● Required work
In the post below about a husband's irritating habits, what reason does the writer give for his periods of loud breathing?

● Quoted passage
^^^^^^^^
I have compiled a list of some of the things my husband does that drives me up the wall. Can anyone out there relate to this, or am I alone in my struggles? I’m open to hearing any suggestions to, as Tyler puts it, “just stop being so OCD and relax.”

Before I present my list, I just want to say one thing... I’m sorry mom. I’m sorry for saying, “Why should I hang my coat up when I am just going to put it back on when I leave again in 2 hours.” I get it now.

And now, here are my sweet husband’s habits that I just can’t stand: 

  1. He pulls his clothes off of the hanger in a way that makes the hangers all stick out at strange angles. It makes our closet look really nice and organized. Not.

  1. He leaves his socks in the living room. He knows I hate feet and dirty socks are just gross looking in general. Especially his old, tall white Hanes socks with the grey toe and heel. It’s the classic dirty sock image. He wears them so his army boots don’t rub on his skin, I get it, but I still despise having to pick them up.

  1. He thinks that if a piece of clothing touches your skin, it’s dirty. Or is he just pretending that’s the case because rehanging it is just too much work. I’m on to him.

  1. He blows his nose in the shower. Do I even have to elaborate on this? It makes me gag.

  1. He has approximately 5 boxes of “memories” in the basement that he won’t sort through to throw crap away. I have looked through these boxes and I’m not sure why anyone would want to remember a cable bill from 7 years ago. It looks more like a hoarding problem to me.

  1. He has periods of loud breathing. This is one of those sounds that I can’t stand. Unfortunately for the both of us, all of the dust he inhaled overseas has jacked up his nose. I try to remember that he can’t help it when I am hearing his squeaky nose. When I call him out he does his best to correct it. I love that.
^^^^^^^^
● Collected data entries
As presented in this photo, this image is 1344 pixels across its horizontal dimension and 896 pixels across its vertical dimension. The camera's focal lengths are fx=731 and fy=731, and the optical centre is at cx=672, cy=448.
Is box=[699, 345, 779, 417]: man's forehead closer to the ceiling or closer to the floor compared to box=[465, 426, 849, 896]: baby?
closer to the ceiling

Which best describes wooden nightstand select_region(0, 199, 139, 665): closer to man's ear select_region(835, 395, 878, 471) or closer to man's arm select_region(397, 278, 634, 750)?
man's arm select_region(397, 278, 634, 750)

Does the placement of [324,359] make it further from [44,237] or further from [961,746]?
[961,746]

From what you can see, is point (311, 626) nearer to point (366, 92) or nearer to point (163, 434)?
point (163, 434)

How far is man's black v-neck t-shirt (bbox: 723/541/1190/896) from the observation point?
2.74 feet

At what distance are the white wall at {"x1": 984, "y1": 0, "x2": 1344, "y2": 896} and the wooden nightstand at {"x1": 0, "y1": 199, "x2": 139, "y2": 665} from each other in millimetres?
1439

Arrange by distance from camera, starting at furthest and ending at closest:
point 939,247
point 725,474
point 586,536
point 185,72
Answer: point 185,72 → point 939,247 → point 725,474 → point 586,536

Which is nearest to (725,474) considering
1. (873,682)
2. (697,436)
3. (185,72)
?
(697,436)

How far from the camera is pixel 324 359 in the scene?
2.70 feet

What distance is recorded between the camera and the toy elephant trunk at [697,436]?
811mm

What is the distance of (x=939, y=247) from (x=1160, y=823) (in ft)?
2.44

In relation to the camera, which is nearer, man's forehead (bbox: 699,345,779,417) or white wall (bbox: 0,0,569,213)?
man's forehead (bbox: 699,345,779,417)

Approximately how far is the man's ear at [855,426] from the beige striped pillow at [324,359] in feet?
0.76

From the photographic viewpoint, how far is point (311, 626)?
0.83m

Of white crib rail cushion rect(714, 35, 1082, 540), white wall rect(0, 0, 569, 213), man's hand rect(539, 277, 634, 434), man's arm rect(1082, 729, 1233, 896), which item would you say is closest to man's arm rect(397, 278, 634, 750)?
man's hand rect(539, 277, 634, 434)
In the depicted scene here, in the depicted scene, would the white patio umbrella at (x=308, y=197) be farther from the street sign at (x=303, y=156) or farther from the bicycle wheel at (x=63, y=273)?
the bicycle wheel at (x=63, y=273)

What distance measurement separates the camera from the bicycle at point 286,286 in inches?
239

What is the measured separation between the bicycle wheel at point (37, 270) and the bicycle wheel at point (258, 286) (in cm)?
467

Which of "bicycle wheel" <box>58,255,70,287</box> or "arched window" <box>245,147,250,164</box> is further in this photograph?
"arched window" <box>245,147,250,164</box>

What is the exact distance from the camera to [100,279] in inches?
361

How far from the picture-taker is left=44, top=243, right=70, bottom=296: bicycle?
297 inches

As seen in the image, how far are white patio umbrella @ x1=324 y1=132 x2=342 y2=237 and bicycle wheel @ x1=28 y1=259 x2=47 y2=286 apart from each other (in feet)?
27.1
^^^^^^^^
● Expected answer
The writer says the dust he inhaled overseas has damaged his nose, so he can't help the loud breathing.